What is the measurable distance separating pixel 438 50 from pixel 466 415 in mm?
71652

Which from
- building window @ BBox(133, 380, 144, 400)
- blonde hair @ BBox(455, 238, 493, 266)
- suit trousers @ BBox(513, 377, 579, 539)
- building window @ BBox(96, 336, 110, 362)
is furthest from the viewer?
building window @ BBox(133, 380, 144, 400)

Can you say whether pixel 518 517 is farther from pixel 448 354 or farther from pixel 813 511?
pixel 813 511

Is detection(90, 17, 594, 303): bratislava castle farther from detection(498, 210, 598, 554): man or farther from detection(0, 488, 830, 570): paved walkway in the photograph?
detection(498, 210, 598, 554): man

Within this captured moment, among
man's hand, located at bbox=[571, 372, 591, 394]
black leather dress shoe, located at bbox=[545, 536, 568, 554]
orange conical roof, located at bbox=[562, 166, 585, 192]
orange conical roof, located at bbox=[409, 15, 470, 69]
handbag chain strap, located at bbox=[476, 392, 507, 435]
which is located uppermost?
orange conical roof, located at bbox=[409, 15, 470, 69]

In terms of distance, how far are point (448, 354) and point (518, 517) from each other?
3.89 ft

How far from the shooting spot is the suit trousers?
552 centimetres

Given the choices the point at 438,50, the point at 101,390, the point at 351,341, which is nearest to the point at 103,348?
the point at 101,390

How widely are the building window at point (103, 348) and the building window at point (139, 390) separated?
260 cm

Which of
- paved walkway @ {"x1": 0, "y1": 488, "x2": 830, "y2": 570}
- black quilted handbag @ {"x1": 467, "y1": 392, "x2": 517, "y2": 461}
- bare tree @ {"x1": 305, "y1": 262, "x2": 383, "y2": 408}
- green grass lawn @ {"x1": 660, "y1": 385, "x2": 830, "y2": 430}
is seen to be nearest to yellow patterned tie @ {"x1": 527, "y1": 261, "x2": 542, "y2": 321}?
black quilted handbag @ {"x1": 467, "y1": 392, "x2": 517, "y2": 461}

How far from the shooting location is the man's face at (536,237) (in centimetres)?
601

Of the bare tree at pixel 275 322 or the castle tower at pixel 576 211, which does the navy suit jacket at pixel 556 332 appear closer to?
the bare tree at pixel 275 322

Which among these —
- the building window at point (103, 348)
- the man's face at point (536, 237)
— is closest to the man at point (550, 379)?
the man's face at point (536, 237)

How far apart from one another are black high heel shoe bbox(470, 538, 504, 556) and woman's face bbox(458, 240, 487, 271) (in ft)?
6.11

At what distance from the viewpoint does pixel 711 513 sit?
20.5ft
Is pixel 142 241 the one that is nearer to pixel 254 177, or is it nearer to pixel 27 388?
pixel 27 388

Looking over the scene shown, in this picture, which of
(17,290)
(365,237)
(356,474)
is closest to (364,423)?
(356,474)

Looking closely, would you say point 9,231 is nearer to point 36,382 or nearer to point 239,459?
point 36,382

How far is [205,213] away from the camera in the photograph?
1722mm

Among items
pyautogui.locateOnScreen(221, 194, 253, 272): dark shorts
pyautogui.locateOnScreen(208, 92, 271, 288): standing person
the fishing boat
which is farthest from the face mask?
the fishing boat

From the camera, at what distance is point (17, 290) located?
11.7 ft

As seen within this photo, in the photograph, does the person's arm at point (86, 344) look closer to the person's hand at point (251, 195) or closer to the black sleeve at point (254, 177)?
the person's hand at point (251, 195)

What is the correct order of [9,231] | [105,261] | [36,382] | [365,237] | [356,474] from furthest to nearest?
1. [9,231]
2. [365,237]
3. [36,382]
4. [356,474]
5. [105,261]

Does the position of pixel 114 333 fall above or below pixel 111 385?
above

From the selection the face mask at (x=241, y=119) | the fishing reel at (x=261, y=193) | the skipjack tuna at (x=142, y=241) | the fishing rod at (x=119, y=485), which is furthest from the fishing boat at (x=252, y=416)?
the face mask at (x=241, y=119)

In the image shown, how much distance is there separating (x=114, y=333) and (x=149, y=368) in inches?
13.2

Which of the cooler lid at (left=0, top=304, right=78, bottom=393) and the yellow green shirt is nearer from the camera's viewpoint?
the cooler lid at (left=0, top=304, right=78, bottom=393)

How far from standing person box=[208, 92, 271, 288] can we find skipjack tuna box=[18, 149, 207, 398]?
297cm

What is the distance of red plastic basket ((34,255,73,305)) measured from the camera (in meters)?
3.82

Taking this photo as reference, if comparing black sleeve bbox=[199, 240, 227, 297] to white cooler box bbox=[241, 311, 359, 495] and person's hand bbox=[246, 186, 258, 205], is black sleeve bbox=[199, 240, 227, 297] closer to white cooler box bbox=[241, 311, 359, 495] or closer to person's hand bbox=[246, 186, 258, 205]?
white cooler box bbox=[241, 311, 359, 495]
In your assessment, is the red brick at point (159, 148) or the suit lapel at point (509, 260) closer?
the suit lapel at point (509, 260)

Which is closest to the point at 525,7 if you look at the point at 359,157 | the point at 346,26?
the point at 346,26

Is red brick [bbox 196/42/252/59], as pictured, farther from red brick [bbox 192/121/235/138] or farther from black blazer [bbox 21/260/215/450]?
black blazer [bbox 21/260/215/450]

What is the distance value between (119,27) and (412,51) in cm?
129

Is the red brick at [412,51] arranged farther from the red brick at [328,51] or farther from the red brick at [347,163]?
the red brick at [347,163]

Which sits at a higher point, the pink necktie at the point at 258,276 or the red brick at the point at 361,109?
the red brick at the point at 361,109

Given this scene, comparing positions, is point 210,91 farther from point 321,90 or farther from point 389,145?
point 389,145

WHAT YOU HAVE TO DO — Return the listing above in its exact form.

THE SOLUTION —
What is the measurable distance separating pixel 438 50 from pixel 466 415 in mm?
71652

Which from
- building window @ BBox(133, 380, 144, 400)
- blonde hair @ BBox(455, 238, 493, 266)
- suit trousers @ BBox(513, 377, 579, 539)
- building window @ BBox(96, 336, 110, 362)
is furthest from the viewer?
building window @ BBox(133, 380, 144, 400)

Can you say whether pixel 518 517 is farther from pixel 448 354 or farther from pixel 813 511?
pixel 813 511

Is detection(90, 17, 594, 303): bratislava castle farther from detection(498, 210, 598, 554): man or farther from detection(0, 488, 830, 570): paved walkway in the photograph?
detection(498, 210, 598, 554): man

Within this captured moment, among
man's hand, located at bbox=[571, 372, 591, 394]
black leather dress shoe, located at bbox=[545, 536, 568, 554]
orange conical roof, located at bbox=[562, 166, 585, 192]
orange conical roof, located at bbox=[409, 15, 470, 69]
handbag chain strap, located at bbox=[476, 392, 507, 435]
which is located uppermost?
orange conical roof, located at bbox=[409, 15, 470, 69]

In terms of distance, how far are point (448, 354) and point (518, 517) from each other?
3.89 ft

How far from the shooting spot is the suit trousers?
552 centimetres

Given the choices the point at 438,50, the point at 101,390, the point at 351,341, which is nearest to the point at 103,348?
the point at 101,390

How widely are the building window at point (103, 348) and the building window at point (139, 390) separated?
260 cm

Which of
- paved walkway @ {"x1": 0, "y1": 488, "x2": 830, "y2": 570}
- black quilted handbag @ {"x1": 467, "y1": 392, "x2": 517, "y2": 461}
- bare tree @ {"x1": 305, "y1": 262, "x2": 383, "y2": 408}
- green grass lawn @ {"x1": 660, "y1": 385, "x2": 830, "y2": 430}
is seen to be nearest to yellow patterned tie @ {"x1": 527, "y1": 261, "x2": 542, "y2": 321}?
black quilted handbag @ {"x1": 467, "y1": 392, "x2": 517, "y2": 461}

How far from the shooting location is the man's face at (536,237) (in centimetres)?
601

Of the bare tree at pixel 275 322 or the castle tower at pixel 576 211, which does the navy suit jacket at pixel 556 332 appear closer to?
the bare tree at pixel 275 322

Which among these —
- the building window at point (103, 348)
- the man's face at point (536, 237)
— is closest to the man at point (550, 379)?
the man's face at point (536, 237)

How far apart from one another are black high heel shoe bbox(470, 538, 504, 556) and woman's face bbox(458, 240, 487, 271) (in ft)?
6.11

At what distance from the viewpoint does pixel 711 513 sit?
20.5ft
Is pixel 142 241 the one that is nearer to pixel 254 177, or is it nearer to pixel 27 388?
pixel 27 388

Looking over the scene shown, in this picture, which of
(17,290)
(365,237)
(356,474)
is closest to (364,423)?
(356,474)

Looking closely, would you say point 9,231 is nearer to point 36,382 or nearer to point 239,459?
point 36,382

How far is [205,213] away from the camera in the photograph?
1722mm

Among items
pyautogui.locateOnScreen(221, 194, 253, 272): dark shorts
pyautogui.locateOnScreen(208, 92, 271, 288): standing person
the fishing boat
which is farthest from the face mask?
the fishing boat

From the camera, at what distance is point (17, 290) located?
11.7 ft

As seen within this photo, in the photograph, does the person's arm at point (86, 344) look closer to the person's hand at point (251, 195) or closer to the black sleeve at point (254, 177)?
the person's hand at point (251, 195)

What is the correct order of [9,231] | [105,261] | [36,382] | [365,237] | [356,474] from furthest to nearest?
1. [9,231]
2. [365,237]
3. [36,382]
4. [356,474]
5. [105,261]

Does the position of pixel 114 333 fall above or below pixel 111 385?
above

From the selection the face mask at (x=241, y=119) | the fishing reel at (x=261, y=193) | the skipjack tuna at (x=142, y=241) | the fishing rod at (x=119, y=485), which is furthest from the fishing boat at (x=252, y=416)?
the face mask at (x=241, y=119)

In the image shown, how much distance is there separating (x=114, y=333) and (x=149, y=368) in inches?
13.2

Which of the cooler lid at (left=0, top=304, right=78, bottom=393) and the yellow green shirt is nearer from the camera's viewpoint?
the cooler lid at (left=0, top=304, right=78, bottom=393)

How far from standing person box=[208, 92, 271, 288] can we find skipjack tuna box=[18, 149, 207, 398]?
297cm

What is the distance of red plastic basket ((34,255,73,305)) measured from the camera (in meters)?
3.82

Taking this photo as reference, if comparing black sleeve bbox=[199, 240, 227, 297] to white cooler box bbox=[241, 311, 359, 495] and person's hand bbox=[246, 186, 258, 205], is black sleeve bbox=[199, 240, 227, 297] closer to white cooler box bbox=[241, 311, 359, 495] or closer to person's hand bbox=[246, 186, 258, 205]?
white cooler box bbox=[241, 311, 359, 495]
In your assessment, is the red brick at point (159, 148) or the suit lapel at point (509, 260) closer?
the suit lapel at point (509, 260)

Which is closest to the point at 525,7 if you look at the point at 359,157 | the point at 346,26?
the point at 346,26

Is red brick [bbox 196/42/252/59], as pictured, farther from red brick [bbox 192/121/235/138] or farther from black blazer [bbox 21/260/215/450]?
black blazer [bbox 21/260/215/450]

What is the distance value between (119,27) and (412,51) in cm?
129

Is the red brick at [412,51] arranged farther from the red brick at [328,51] or farther from the red brick at [347,163]?
the red brick at [347,163]

Which sits at a higher point, the pink necktie at the point at 258,276 or the red brick at the point at 361,109?
the red brick at the point at 361,109

Given this scene, comparing positions, is point 210,91 farther from point 321,90 or farther from point 389,145?
point 389,145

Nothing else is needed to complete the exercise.